BEGIN LISTED ENTRIES

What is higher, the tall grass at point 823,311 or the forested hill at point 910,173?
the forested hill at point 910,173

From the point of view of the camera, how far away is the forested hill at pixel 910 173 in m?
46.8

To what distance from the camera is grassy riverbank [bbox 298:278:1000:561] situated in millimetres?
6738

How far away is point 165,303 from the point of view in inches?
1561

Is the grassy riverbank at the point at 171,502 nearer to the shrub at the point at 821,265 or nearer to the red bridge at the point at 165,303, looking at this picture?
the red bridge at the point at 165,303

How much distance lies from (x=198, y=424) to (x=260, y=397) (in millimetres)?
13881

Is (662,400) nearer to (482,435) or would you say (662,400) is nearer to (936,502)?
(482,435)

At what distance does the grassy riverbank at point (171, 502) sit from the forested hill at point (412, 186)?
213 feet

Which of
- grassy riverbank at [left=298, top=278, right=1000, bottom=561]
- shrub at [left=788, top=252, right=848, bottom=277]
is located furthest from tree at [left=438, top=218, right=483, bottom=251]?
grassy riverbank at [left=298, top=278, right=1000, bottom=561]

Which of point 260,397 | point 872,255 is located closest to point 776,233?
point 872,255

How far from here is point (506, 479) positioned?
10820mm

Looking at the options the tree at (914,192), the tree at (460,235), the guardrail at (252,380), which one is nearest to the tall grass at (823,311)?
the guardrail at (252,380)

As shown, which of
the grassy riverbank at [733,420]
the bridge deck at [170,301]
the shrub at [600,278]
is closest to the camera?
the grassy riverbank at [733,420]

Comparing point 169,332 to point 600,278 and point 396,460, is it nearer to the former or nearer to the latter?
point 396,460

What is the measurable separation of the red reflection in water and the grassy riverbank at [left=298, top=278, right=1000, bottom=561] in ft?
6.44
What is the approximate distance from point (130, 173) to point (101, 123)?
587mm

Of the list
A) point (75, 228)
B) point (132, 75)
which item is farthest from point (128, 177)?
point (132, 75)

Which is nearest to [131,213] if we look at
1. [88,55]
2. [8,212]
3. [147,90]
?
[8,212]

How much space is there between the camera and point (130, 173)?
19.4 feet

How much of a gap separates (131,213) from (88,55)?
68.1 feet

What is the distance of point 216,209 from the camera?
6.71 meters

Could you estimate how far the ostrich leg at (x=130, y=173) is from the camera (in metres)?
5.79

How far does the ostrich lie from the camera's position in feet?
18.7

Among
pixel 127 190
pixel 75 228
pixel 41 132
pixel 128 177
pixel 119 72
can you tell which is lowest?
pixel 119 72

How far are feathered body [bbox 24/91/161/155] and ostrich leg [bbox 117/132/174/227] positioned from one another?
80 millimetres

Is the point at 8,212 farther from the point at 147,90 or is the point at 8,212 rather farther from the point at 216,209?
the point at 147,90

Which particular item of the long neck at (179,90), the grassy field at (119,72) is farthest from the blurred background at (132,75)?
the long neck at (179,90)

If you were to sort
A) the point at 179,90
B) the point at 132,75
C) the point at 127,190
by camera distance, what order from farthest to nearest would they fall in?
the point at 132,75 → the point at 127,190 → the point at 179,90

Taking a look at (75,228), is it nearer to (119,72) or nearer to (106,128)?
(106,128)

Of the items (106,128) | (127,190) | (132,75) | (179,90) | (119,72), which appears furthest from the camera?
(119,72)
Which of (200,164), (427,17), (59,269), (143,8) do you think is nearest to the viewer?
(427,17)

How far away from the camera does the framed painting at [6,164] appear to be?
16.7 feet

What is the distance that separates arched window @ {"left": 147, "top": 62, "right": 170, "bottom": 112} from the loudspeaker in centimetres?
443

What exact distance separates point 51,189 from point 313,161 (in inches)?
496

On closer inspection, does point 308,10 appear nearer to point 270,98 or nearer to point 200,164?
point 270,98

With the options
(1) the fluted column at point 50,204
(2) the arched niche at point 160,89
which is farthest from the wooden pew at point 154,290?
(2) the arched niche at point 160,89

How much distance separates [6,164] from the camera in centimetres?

END LISTED ENTRIES

#### SHORT EXERCISE
Please copy every row above, word for word.

#### COMPLETE RESPONSE
What is higher, the tall grass at point 823,311 or the forested hill at point 910,173?
the forested hill at point 910,173

From the point of view of the camera, how far away is the forested hill at pixel 910 173 in m?
46.8

To what distance from the camera is grassy riverbank [bbox 298:278:1000:561] situated in millimetres?
6738

How far away is point 165,303 from the point of view in inches?
1561

Is the grassy riverbank at the point at 171,502 nearer to the shrub at the point at 821,265 or nearer to the red bridge at the point at 165,303, looking at this picture?
the red bridge at the point at 165,303

How much distance lies from (x=198, y=424) to (x=260, y=397) (in millimetres)?
13881

Is (662,400) nearer to (482,435) or would you say (662,400) is nearer to (936,502)?
(482,435)

At what distance does the grassy riverbank at point (171, 502) sit from the forested hill at point (412, 186)?
213 feet

Which of
- grassy riverbank at [left=298, top=278, right=1000, bottom=561]
- shrub at [left=788, top=252, right=848, bottom=277]
is located furthest from tree at [left=438, top=218, right=483, bottom=251]?
grassy riverbank at [left=298, top=278, right=1000, bottom=561]

Which of point 260,397 | point 872,255 is located closest to point 776,233?
point 872,255

How far from here is point (506, 479) positioned?
10820mm

Looking at the options the tree at (914,192), the tree at (460,235), the guardrail at (252,380), which one is nearest to the tall grass at (823,311)?
the guardrail at (252,380)

As shown, which of
the grassy riverbank at [733,420]
the bridge deck at [170,301]
the shrub at [600,278]
is closest to the camera?
the grassy riverbank at [733,420]

Comparing point 169,332 to point 600,278 and point 396,460, is it nearer to the former or nearer to the latter?
point 396,460

What is the measurable separation of the red reflection in water and the grassy riverbank at [left=298, top=278, right=1000, bottom=561] in ft?
6.44
What is the approximate distance from point (130, 173) to point (101, 123)?
587mm

Of the list
A) point (75, 228)
B) point (132, 75)
which item is farthest from point (128, 177)?
point (132, 75)

Which is nearest to [131,213] if we look at
1. [88,55]
2. [8,212]
3. [147,90]
?
[8,212]

How much space is there between the camera and point (130, 173)?
19.4 feet

How much of a gap separates (131,213) from (88,55)?
68.1 feet

What is the distance of point 216,209 from the camera?
6.71 meters

Could you estimate how far the ostrich leg at (x=130, y=173) is from the camera (in metres)?
5.79

How far does the ostrich lie from the camera's position in feet?
18.7

Among
pixel 127 190
pixel 75 228
pixel 41 132
pixel 128 177
pixel 119 72
can you tell which is lowest?
pixel 119 72

How far are feathered body [bbox 24/91/161/155] and ostrich leg [bbox 117/132/174/227] positioned from one another?
80 millimetres

Is the point at 8,212 farther from the point at 147,90 or is the point at 8,212 rather farther from the point at 216,209?
the point at 147,90

Which particular item of the long neck at (179,90), the grassy field at (119,72) is farthest from the blurred background at (132,75)?
the long neck at (179,90)

If you were to sort
A) the point at 179,90
B) the point at 132,75
C) the point at 127,190
by camera distance, what order from farthest to nearest would they fall in?
the point at 132,75 → the point at 127,190 → the point at 179,90

Taking a look at (75,228), is it nearer to (119,72) or nearer to (106,128)?
(106,128)

Of the items (106,128) | (127,190) | (132,75) | (179,90) | (119,72), which appears furthest from the camera?
(119,72)
Which of (200,164), (427,17), (59,269), (143,8) do you think is nearest to the viewer?
(427,17)

How far away from the camera does the framed painting at [6,164] appear to be?
16.7 feet

What is the distance that separates arched window @ {"left": 147, "top": 62, "right": 170, "bottom": 112} from the loudspeaker in centimetres?
443

What exact distance separates point 51,189 from point 313,161 (in inches)?
496

On closer inspection, does point 308,10 appear nearer to point 270,98 or nearer to point 200,164?
point 270,98

With the options
(1) the fluted column at point 50,204
(2) the arched niche at point 160,89
which is farthest from the wooden pew at point 154,290?
(2) the arched niche at point 160,89

How much distance separates [6,164] from the camera in centimetres?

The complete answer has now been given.